Prevent a privacy breach at your business

The following tips can help you to reduce the risk of a privacy breach and be equipped to address one if it occurs.

The Get Cyber Safe Guide for Small Businesses by the Canadian Centre for Cyber Security offers practical advice on how to prevent privacy breaches and protect your business from cyber crime.

1. Create an incident response plan

An incident response plan is essential for any business. Even with strong security practices, cyber attacks can happen. Being prepared with a detailed plan can help you and your employees to act quickly.

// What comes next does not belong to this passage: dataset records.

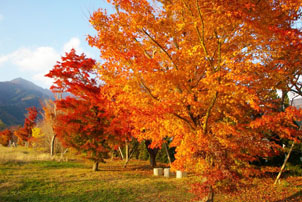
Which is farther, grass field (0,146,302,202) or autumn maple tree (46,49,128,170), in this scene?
autumn maple tree (46,49,128,170)

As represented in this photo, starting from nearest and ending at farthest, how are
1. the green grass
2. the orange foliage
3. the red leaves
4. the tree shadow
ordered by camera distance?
the green grass → the tree shadow → the red leaves → the orange foliage

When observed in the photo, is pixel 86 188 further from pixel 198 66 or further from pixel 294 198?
pixel 294 198

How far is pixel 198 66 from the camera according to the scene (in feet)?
23.8

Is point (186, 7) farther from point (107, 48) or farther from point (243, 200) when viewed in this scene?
point (243, 200)

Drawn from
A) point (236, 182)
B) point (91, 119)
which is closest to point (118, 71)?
point (236, 182)

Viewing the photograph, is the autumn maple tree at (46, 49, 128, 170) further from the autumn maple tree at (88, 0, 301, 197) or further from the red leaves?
the red leaves

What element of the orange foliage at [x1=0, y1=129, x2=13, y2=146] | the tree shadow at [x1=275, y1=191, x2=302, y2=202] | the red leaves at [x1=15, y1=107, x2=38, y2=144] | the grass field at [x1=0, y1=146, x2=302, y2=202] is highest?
the red leaves at [x1=15, y1=107, x2=38, y2=144]

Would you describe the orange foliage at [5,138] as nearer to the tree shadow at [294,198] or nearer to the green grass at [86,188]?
the green grass at [86,188]

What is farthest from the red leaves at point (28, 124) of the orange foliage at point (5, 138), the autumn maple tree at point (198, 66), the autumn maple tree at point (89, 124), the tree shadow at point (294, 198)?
the tree shadow at point (294, 198)

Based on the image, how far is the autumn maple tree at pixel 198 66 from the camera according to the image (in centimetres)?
559

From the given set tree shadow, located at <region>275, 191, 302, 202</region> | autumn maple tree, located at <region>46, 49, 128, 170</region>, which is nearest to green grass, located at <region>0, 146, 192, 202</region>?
autumn maple tree, located at <region>46, 49, 128, 170</region>

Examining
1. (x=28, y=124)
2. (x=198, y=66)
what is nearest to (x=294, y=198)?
(x=198, y=66)

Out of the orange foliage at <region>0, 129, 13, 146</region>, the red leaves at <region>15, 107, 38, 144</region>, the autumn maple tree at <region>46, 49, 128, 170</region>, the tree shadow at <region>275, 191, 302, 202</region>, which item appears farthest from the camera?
the orange foliage at <region>0, 129, 13, 146</region>

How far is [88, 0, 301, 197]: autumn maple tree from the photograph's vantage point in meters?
5.59
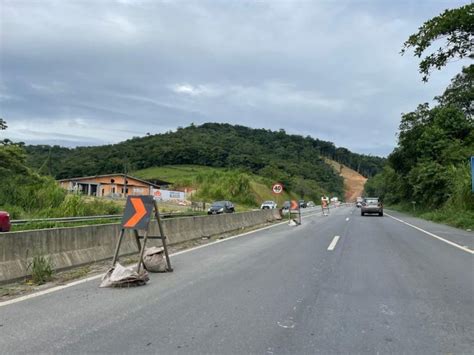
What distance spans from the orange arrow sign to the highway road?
122 cm

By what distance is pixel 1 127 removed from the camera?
128ft

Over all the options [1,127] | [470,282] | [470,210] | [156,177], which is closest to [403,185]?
[470,210]

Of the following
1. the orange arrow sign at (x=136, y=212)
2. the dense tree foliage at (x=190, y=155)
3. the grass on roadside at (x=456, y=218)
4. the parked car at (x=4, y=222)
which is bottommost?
the grass on roadside at (x=456, y=218)

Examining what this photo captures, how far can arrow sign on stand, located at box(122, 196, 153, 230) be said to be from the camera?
9.36 m

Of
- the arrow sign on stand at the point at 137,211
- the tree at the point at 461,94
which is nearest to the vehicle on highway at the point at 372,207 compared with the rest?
the tree at the point at 461,94

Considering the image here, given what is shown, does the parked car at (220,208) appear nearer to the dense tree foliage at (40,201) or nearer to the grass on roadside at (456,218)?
the dense tree foliage at (40,201)

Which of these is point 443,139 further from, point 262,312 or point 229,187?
point 262,312

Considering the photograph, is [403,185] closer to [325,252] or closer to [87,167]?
[325,252]

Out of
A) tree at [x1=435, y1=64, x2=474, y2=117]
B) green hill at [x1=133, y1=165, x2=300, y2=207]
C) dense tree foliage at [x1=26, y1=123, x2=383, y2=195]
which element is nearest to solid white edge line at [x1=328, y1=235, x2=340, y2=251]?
tree at [x1=435, y1=64, x2=474, y2=117]

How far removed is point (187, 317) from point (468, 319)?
11.9 feet

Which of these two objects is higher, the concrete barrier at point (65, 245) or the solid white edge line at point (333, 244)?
the concrete barrier at point (65, 245)

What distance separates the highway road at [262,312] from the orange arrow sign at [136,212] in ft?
3.99

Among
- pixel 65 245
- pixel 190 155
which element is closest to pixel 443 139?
pixel 65 245

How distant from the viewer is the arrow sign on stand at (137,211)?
9.36m
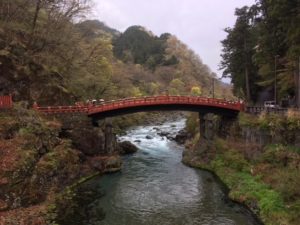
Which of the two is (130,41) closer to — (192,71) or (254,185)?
(192,71)

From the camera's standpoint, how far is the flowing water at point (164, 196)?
27.4 metres

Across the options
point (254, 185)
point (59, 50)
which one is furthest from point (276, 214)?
point (59, 50)

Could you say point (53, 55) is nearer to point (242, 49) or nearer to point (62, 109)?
point (62, 109)

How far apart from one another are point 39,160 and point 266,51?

Only keep the information you need. How long you keep personal information should be based on your legal requirements and your operational needs.
Track what personal information you have. Create lists showing what you collect, where you store it, who can access it and how people use it.
Get rid of information you no longer need. You cannot breach what you do not have. Securely dispose of personal information that no longer serves your business needs. See our advice on personal information retention and disposal.
Limit access to personal data, especially sensitive information. Give employees access only to information that they need for their work.

Cyber security is a team effort. Make sure that everyone knows how to protect personal information and the consequences of not doing so.

Be clear about your expectations of service providers or third-party contractors. Make sure that contracts outline security requirements and how data should be handled. Ensure that service providers know to alert you right away if there is a breach.

Look for weak spots in your systems and processes. Check both digital and paper records. Test your security regularly to find problems before they lead to data breaches.
Keep IT security up to date. Update software regularly with security patches and keep virus protection current. Remove old software that you do not use. Monitor systems to quickly catch problems. Use strong encryption on laptops, USB drives, and other devices that leave the office.